▸ **WHAT IS BEING ASKED**:
Rewrite the material below, swapping each "photograph" for "snapshot" and leaving everything else unchanged.

* start SUPPLIED MATERIAL *

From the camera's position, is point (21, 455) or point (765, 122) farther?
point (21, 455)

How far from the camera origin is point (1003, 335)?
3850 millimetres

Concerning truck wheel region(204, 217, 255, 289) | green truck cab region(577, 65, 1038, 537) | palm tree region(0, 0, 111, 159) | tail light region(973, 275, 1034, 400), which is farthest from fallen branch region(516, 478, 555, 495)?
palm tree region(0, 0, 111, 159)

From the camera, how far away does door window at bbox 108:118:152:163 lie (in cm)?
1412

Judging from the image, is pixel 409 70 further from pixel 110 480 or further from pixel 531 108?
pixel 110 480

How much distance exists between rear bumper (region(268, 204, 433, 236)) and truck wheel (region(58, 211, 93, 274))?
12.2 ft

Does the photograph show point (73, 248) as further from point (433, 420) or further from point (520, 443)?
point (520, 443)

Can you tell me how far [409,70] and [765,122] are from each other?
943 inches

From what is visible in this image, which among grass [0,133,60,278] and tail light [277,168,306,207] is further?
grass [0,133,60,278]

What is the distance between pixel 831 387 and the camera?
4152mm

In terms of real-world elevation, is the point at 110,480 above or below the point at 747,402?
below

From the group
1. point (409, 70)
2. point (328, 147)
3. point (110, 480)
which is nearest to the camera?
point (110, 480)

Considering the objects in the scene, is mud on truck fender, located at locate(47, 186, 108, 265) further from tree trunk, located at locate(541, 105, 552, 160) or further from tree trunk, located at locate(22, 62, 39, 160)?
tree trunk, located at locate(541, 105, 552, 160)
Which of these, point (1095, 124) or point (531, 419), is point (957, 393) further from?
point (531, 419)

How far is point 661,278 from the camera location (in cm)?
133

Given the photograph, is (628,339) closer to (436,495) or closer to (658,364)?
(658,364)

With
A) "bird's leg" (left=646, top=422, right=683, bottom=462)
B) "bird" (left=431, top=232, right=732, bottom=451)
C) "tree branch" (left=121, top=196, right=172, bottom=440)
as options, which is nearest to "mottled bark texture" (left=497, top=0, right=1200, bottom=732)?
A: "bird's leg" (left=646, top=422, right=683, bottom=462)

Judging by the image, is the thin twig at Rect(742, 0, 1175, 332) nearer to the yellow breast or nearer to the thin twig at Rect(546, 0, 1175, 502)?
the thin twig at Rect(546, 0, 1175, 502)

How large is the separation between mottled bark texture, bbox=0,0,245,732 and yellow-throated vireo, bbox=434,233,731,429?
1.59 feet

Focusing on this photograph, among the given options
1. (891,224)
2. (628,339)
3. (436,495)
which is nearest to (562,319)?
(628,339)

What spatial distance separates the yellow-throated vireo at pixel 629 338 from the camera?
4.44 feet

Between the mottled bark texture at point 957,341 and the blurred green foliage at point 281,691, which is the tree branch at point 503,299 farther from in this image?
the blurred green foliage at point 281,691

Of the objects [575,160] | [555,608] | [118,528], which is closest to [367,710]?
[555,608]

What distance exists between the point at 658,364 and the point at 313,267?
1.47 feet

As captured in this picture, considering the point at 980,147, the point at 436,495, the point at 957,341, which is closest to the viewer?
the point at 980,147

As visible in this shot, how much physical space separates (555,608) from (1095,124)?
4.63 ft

* end SUPPLIED MATERIAL *

▸ **FINAL RESULT**:
From the camera's position, is point (21, 455) or point (765, 122) farther?
point (21, 455)

How far from the camera origin is point (1003, 335)?
3850 millimetres

Concerning truck wheel region(204, 217, 255, 289) | green truck cab region(577, 65, 1038, 537) | palm tree region(0, 0, 111, 159) | tail light region(973, 275, 1034, 400), which is farthest from fallen branch region(516, 478, 555, 495)?
palm tree region(0, 0, 111, 159)

From the camera, how far away does door window at bbox 108:118:152:163 lie (in cm)?
1412

Judging from the image, is pixel 409 70 further from pixel 110 480 or further from pixel 531 108?
pixel 110 480

How much distance exists between rear bumper (region(268, 204, 433, 236)) and truck wheel (region(58, 211, 93, 274))?
12.2 ft

Does the snapshot show point (73, 248) as further from point (433, 420) or further from point (520, 443)?
point (520, 443)

Can you tell me how far [409,70] and [765,122] are from each other?
943 inches

From what is visible in this image, which among grass [0,133,60,278] and tail light [277,168,306,207] is further?
grass [0,133,60,278]

What is the distance between pixel 831 387 and the camera?
4152mm

In terms of real-world elevation, is the point at 110,480 above or below the point at 747,402?
below

From the group
1. point (409, 70)
2. point (328, 147)
3. point (110, 480)
which is nearest to the camera?
point (110, 480)

Considering the objects in the scene, is mud on truck fender, located at locate(47, 186, 108, 265) further from tree trunk, located at locate(541, 105, 552, 160) or further from tree trunk, located at locate(22, 62, 39, 160)?
tree trunk, located at locate(541, 105, 552, 160)
Which of these, point (1095, 124) or point (531, 419), is point (957, 393) further from?
point (531, 419)

How far is point 661,278 from the camera location (in cm)?
133

Given the snapshot, is (628,339) closer to (436,495) or closer to (658,364)?
(658,364)

With
A) "bird's leg" (left=646, top=422, right=683, bottom=462)
B) "bird" (left=431, top=232, right=732, bottom=451)
C) "tree branch" (left=121, top=196, right=172, bottom=440)
as options, which is nearest to "mottled bark texture" (left=497, top=0, right=1200, bottom=732)?
A: "bird's leg" (left=646, top=422, right=683, bottom=462)

Judging by the image, is the thin twig at Rect(742, 0, 1175, 332) nearer to the yellow breast or nearer to the thin twig at Rect(546, 0, 1175, 502)?
the thin twig at Rect(546, 0, 1175, 502)

How large is the separation between mottled bark texture, bbox=0,0,245,732 and yellow-throated vireo, bbox=434,233,731,429?
1.59 feet

Focusing on this snapshot, among the given options
1. (891,224)
2. (628,339)
3. (436,495)
which is nearest to (562,319)?
(628,339)

What spatial distance separates the yellow-throated vireo at pixel 629 338 from the camera?
4.44 feet

Between the mottled bark texture at point 957,341 and the blurred green foliage at point 281,691, which is the tree branch at point 503,299 farther from in this image?
the blurred green foliage at point 281,691

Of the objects [575,160] | [555,608] | [118,528], which is closest to [367,710]?
[555,608]

What distance exists between the point at 658,364 and the point at 313,267?
1.47 feet

As captured in this picture, considering the point at 980,147, the point at 436,495, the point at 957,341, which is closest to the viewer?
the point at 980,147

As visible in this shot, how much physical space separates (555,608) from (1095,124)?
4.63 ft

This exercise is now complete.